(Stored data)
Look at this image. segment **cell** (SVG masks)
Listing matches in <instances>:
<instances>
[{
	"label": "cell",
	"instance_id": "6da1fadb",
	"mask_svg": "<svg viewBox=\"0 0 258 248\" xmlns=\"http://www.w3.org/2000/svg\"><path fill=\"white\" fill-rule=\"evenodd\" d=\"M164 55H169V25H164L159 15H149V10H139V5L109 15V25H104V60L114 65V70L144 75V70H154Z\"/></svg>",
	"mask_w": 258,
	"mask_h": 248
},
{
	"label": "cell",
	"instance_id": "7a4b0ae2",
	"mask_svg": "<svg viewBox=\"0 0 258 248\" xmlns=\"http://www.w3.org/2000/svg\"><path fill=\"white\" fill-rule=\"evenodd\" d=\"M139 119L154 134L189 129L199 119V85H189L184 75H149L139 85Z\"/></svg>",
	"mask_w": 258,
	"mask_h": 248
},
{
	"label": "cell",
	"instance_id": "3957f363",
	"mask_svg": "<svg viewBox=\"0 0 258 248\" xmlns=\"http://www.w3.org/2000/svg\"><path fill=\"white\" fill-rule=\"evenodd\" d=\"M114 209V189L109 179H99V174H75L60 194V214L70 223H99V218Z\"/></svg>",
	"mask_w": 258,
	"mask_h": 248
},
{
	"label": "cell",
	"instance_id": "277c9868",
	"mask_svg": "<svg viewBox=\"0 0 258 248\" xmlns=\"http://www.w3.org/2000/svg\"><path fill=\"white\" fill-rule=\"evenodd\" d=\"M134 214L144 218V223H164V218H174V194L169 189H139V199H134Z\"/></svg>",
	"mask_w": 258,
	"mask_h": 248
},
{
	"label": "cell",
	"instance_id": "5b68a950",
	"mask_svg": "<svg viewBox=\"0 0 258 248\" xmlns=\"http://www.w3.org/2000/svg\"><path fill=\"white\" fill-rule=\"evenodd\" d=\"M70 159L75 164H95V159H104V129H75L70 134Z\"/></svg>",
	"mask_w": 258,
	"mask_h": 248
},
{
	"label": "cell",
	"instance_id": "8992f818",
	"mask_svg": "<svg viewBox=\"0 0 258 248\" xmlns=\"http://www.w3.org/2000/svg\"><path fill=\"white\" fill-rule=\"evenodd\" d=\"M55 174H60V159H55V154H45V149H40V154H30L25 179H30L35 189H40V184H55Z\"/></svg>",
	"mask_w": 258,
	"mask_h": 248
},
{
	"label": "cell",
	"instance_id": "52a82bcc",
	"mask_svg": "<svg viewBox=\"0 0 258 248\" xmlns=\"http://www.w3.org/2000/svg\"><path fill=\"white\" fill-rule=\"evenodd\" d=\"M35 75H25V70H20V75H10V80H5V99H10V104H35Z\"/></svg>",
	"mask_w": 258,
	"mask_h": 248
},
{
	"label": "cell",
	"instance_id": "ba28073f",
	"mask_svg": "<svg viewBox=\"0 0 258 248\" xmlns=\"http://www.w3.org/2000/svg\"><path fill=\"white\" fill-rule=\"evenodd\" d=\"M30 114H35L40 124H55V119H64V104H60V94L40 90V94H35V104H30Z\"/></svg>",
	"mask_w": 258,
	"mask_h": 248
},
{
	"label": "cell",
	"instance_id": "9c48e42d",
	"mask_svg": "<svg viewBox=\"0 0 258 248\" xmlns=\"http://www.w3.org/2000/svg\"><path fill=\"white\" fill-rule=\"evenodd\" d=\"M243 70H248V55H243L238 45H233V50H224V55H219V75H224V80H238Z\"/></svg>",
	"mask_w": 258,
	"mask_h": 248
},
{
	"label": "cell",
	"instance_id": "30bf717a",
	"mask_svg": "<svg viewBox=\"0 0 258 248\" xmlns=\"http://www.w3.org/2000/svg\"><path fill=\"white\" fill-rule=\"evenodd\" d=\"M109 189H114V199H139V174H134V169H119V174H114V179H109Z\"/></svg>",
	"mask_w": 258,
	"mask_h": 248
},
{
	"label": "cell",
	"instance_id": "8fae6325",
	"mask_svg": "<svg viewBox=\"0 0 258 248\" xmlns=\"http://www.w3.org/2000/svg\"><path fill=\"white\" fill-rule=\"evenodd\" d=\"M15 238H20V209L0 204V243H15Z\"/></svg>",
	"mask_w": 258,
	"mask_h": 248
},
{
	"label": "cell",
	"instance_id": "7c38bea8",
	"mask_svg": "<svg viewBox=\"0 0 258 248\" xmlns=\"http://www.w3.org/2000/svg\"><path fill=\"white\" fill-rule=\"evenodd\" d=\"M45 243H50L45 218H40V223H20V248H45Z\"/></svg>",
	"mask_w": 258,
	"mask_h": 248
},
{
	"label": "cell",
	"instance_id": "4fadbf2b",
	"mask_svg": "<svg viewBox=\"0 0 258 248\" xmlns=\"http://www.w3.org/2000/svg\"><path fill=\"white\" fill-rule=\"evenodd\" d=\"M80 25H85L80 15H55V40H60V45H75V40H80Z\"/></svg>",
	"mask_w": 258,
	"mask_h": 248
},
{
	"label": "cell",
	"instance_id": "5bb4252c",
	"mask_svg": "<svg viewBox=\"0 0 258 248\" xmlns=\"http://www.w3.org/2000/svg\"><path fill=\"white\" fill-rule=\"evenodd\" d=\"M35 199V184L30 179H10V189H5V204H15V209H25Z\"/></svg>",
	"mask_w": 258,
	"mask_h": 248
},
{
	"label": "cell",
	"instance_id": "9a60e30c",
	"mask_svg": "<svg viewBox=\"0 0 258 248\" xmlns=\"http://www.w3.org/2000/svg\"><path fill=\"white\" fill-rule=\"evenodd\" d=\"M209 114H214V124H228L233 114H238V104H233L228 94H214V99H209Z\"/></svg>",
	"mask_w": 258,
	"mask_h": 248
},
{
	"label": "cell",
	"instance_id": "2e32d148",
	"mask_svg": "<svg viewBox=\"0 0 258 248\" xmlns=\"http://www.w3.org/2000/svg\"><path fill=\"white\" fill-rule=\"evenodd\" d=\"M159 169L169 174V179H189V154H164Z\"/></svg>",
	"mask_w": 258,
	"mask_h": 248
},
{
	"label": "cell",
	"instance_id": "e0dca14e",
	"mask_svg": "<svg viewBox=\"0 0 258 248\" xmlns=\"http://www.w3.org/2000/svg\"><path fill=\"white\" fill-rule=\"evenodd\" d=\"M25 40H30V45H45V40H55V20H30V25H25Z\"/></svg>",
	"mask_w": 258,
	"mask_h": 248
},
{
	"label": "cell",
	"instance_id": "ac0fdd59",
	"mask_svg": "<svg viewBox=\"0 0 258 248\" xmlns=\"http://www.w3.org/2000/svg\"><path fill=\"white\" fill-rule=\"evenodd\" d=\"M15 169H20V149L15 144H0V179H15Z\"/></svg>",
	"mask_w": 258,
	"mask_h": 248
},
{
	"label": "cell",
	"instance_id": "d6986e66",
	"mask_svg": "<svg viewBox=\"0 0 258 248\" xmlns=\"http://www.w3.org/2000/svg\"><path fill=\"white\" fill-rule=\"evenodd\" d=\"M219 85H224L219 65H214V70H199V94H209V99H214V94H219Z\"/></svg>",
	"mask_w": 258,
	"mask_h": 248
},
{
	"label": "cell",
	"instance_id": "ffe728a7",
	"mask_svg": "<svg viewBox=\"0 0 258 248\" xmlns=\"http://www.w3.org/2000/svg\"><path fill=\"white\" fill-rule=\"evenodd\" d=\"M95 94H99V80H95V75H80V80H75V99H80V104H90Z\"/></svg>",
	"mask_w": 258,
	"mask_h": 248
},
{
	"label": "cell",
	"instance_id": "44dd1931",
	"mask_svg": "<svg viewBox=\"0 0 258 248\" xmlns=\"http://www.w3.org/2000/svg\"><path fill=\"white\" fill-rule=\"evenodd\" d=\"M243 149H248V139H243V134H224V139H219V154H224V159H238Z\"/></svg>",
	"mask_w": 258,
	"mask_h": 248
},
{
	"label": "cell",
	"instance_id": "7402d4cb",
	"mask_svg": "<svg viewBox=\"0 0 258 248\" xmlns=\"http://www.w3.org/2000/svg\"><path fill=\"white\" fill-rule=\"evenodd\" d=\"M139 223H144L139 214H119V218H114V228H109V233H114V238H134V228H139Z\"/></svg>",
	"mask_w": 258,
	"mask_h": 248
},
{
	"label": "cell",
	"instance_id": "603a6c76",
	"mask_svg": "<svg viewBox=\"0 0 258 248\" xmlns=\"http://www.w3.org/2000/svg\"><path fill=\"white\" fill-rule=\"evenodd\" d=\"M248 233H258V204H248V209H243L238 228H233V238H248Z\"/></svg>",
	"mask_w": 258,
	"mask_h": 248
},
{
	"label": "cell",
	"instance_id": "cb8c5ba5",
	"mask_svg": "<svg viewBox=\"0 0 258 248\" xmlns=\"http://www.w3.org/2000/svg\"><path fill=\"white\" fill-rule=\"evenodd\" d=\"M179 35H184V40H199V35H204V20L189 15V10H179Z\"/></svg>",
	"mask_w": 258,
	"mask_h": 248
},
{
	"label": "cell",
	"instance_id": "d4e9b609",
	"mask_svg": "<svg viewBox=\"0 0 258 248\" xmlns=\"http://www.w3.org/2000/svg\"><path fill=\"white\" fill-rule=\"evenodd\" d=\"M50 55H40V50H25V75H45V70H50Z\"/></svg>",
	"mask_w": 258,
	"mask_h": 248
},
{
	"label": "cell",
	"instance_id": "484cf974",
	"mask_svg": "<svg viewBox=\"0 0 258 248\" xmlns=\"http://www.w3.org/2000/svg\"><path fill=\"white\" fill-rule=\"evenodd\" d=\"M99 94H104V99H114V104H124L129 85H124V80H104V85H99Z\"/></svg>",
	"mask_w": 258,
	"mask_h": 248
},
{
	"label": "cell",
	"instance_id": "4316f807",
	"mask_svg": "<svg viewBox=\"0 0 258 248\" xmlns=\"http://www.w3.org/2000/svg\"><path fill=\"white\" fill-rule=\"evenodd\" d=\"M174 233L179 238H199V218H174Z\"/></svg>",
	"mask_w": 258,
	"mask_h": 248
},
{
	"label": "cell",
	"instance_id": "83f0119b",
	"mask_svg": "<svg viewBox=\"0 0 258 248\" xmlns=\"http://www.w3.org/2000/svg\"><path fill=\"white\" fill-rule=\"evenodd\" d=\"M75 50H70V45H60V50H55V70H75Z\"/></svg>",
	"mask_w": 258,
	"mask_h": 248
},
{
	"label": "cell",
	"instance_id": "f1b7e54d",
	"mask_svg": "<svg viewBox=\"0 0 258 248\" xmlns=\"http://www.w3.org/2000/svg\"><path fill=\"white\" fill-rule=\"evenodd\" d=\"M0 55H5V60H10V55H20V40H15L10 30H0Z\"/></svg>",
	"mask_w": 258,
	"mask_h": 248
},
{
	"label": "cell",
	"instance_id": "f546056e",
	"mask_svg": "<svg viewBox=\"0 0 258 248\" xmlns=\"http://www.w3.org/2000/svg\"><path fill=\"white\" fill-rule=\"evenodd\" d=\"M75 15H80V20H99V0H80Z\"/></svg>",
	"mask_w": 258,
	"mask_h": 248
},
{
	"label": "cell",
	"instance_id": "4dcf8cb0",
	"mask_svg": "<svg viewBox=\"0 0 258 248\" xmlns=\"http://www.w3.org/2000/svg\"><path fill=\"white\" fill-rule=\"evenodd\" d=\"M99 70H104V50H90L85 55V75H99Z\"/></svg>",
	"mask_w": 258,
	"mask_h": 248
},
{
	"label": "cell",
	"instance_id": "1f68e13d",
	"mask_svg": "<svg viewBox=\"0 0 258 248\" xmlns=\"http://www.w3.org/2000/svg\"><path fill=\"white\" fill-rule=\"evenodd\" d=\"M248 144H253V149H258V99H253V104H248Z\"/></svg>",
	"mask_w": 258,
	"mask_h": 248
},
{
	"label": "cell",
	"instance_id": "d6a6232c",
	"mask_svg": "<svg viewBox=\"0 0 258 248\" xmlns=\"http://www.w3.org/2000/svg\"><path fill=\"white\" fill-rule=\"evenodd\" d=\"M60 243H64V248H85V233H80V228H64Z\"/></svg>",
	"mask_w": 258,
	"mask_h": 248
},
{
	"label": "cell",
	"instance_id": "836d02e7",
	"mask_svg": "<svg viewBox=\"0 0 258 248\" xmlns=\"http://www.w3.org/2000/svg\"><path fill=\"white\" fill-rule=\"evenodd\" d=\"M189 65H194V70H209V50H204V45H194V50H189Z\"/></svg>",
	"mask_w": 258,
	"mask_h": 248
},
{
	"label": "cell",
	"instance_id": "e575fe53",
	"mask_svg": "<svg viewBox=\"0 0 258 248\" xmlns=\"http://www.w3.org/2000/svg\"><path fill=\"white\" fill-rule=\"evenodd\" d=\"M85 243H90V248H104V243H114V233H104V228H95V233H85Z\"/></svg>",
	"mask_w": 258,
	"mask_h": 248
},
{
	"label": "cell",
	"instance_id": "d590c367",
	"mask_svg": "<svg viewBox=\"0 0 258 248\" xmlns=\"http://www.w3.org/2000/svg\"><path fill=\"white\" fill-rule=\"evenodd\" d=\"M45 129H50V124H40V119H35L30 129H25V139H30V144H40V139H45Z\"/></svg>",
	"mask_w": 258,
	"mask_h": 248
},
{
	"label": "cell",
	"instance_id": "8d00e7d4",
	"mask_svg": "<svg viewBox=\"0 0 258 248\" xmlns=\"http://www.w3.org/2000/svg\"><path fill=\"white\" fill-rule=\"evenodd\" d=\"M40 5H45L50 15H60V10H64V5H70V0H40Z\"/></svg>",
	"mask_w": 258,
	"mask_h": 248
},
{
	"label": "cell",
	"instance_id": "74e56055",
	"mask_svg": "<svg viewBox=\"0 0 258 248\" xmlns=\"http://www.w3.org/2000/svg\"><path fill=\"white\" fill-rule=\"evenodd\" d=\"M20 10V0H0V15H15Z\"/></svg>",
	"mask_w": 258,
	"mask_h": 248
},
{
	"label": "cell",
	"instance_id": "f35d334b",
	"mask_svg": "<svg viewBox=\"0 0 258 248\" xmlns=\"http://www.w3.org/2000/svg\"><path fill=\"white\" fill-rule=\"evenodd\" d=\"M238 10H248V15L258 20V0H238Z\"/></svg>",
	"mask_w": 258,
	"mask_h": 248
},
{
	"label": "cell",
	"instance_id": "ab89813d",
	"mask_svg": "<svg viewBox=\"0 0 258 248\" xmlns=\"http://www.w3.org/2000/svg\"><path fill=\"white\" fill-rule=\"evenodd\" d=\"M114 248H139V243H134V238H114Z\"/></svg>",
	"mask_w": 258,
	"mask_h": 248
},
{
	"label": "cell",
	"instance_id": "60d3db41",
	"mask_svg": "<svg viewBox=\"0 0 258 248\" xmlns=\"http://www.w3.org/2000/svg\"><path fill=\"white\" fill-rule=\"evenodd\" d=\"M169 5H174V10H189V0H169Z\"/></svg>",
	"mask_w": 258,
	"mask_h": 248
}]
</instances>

THE TASK: Tally the lines in the entries above that contain the string "instances", and give only that number.

REPLY TO THE TASK: 3